We recall the sights, sounds and smells of our childhood Christmases. We tend to expect those recollections to define what Christmas means to us today. Yet we all know that each year of life brings new changes and while childhood memories are precious to all of us, we all have grown up and added to those memories when celebrating the gift of the Christ Child.
We have all welcomed new members into our lives and families and therefore incorporated them into our current Christmas observances. We have also released some of our loved ones into the fullness of God’s kingdom. Traditions have changed, and some of those changes have added to the splendor of Christmas while others have sought to diminish the religious nature of this feast. We have all witnessed the rise (and the fortunate fall) of the aluminum Christmas tree and the color wheel. We have endured the slow but relentless secularization of a religious holiday all in the name of inclusivity and the incessant demands for political correctness.
But there are other favorable changes that we have embraced in our celebration of Christmas. Because of the interplay and the contact of the many different cultures of this great nation, we have appended the religious observances of other people to what Christmas now means for all of us. We have welcomed, for example, the celebration of the Mexican Posada and the Filipino observance of Simbang Gabi, and the Polish tradition of sharing Oplatek, which are other Christian customs from these cultures that highlight the meaning of Christmas. Because we are such a multicultural family in the Archdiocese of Atlanta, each of these traditions along with many others help not just the ethnic communities from which they originate but all of us to see more deeply into the spirit and meaning of this feast.
Our Christmases have changed from those that we might recall from our youth. Some of those changes are fortunate, and others are quite regrettable. As we pass from childhood to adulthood, we should set aside many of the fables, characters and the fairytales that made Christmas charming without abandoning the heart of this great feast—that God has become True Man in Christ. We may no longer believe in Santa Claus or be able to indulge recklessly in all of the Christmas foods that we once did—now for reasons of waistlines and health.

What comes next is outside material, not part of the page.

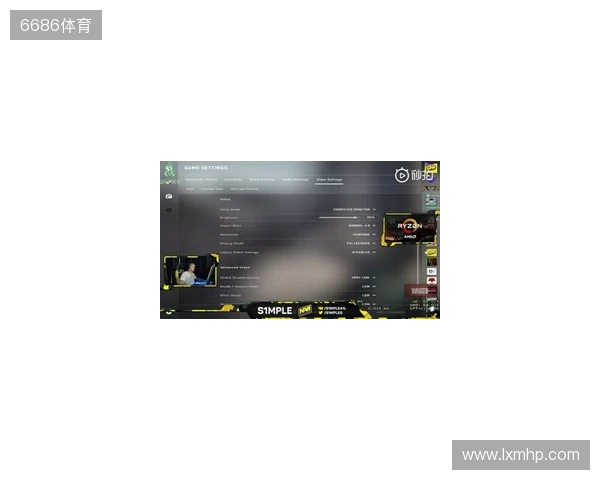 BC.Game暗示s1mple或将离队? BC.Game暗示s1mple或将离队?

We may not accept as fact the childhood images that once defined this season for us in our youth, but we must not lose sight of the Mystery of God’s entry into human history that we observe with this feast.
Adding new customs, welcoming new friends and family members, discovering ethnic traditions, and letting go of childhood fables may well change Christmas for all of us, but in the midst of those changes, let us not neglect the heart of this great time of year: God has chosen to become one of us out of love for us. Let us not throw the Baby out with those customs that are nonessential and peripheral to the Truth that this Infant came to establish.
Merry Christmas, my dearest brothers and sisters in Christ. May the year 2011 be filled with joy, health and happiness for all of you and your loved ones.